PROBLEM DESCRIPTION → Every line from the one with "Red apples on" up to and including the one with "golden retriever wisconsin" is to be output exactly as it appears below; pictures are not.

[Stored data]
-*-*-

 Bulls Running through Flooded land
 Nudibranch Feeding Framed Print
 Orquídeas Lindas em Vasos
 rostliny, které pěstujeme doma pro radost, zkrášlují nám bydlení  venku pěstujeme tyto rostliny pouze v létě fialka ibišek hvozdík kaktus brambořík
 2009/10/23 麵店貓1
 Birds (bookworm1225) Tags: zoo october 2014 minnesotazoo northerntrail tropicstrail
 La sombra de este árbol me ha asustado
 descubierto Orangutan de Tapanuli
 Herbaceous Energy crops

-*-*-

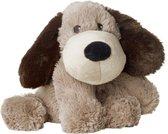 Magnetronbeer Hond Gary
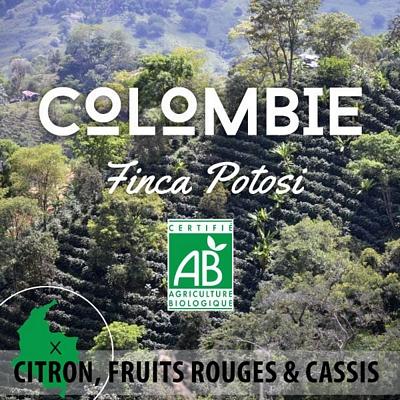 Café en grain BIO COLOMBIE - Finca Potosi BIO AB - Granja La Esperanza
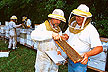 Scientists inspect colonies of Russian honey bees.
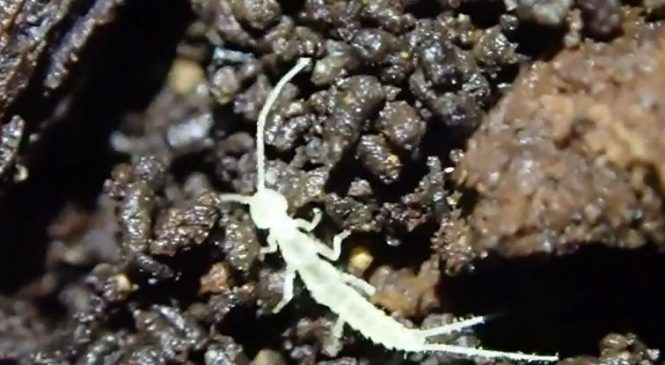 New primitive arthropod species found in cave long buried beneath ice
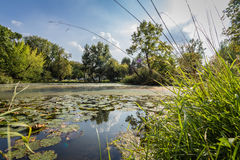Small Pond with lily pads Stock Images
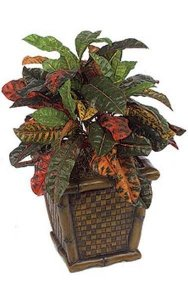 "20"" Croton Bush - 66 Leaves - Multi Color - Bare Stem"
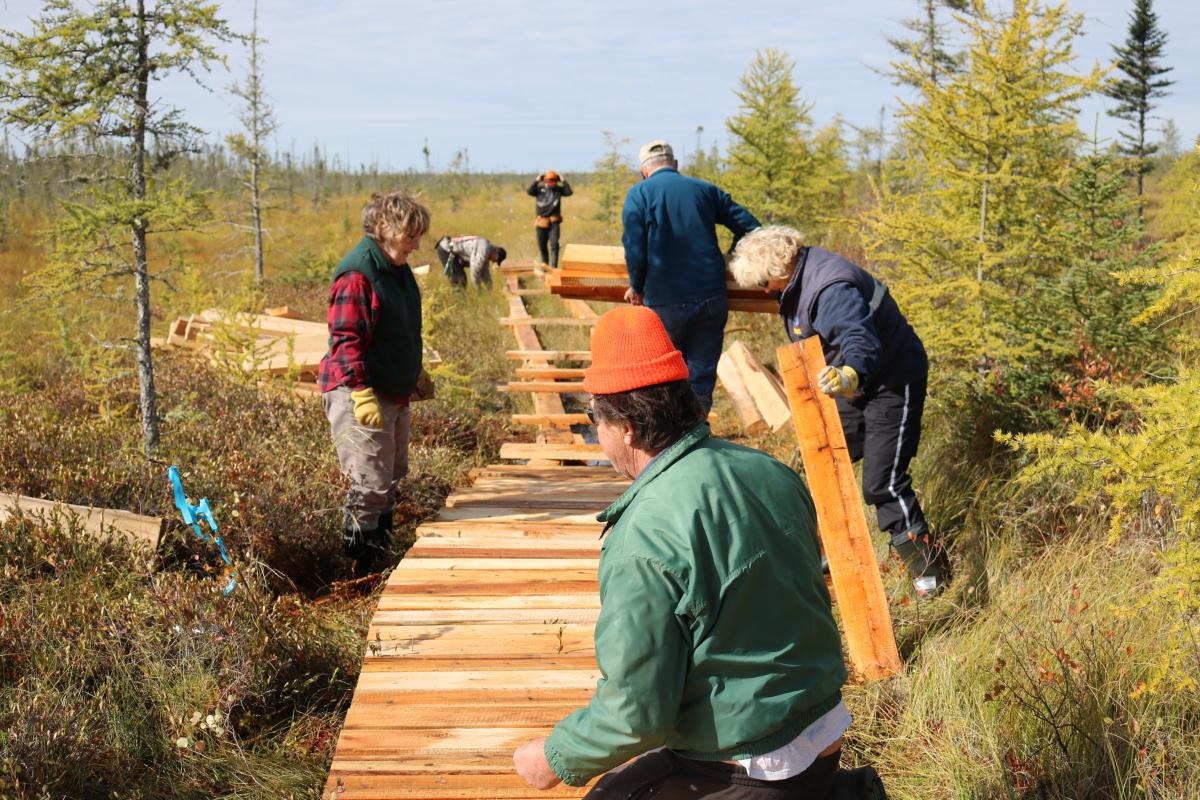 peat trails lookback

-*-*-

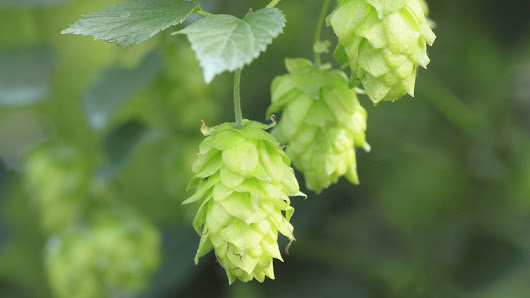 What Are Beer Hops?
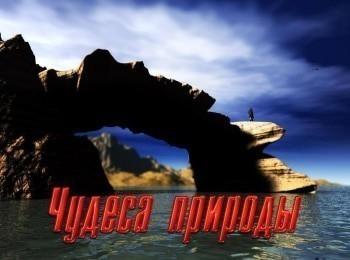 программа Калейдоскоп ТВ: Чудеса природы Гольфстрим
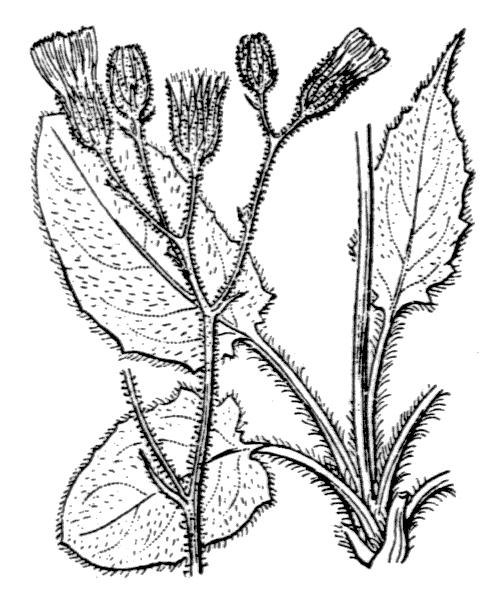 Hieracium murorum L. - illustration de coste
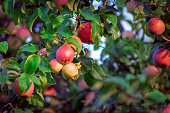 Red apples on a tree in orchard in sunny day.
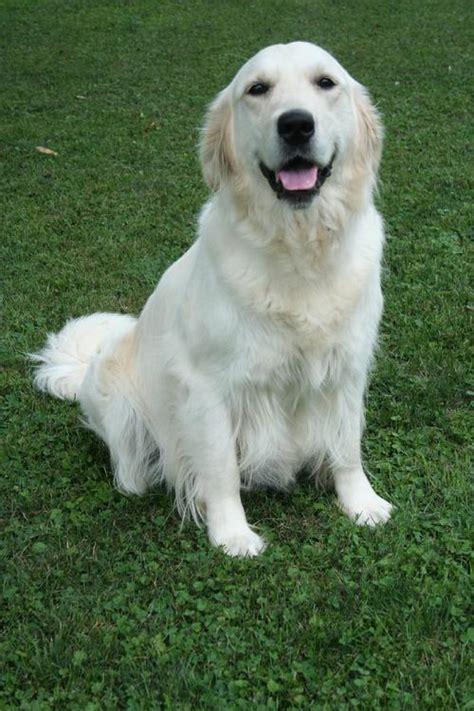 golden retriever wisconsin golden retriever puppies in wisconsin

-*-*-

REPLY TO THE EXERCISE →
 Red apples on a tree in orchard in sunny day.
 golden retriever wisconsin golden retriever puppies in wisconsin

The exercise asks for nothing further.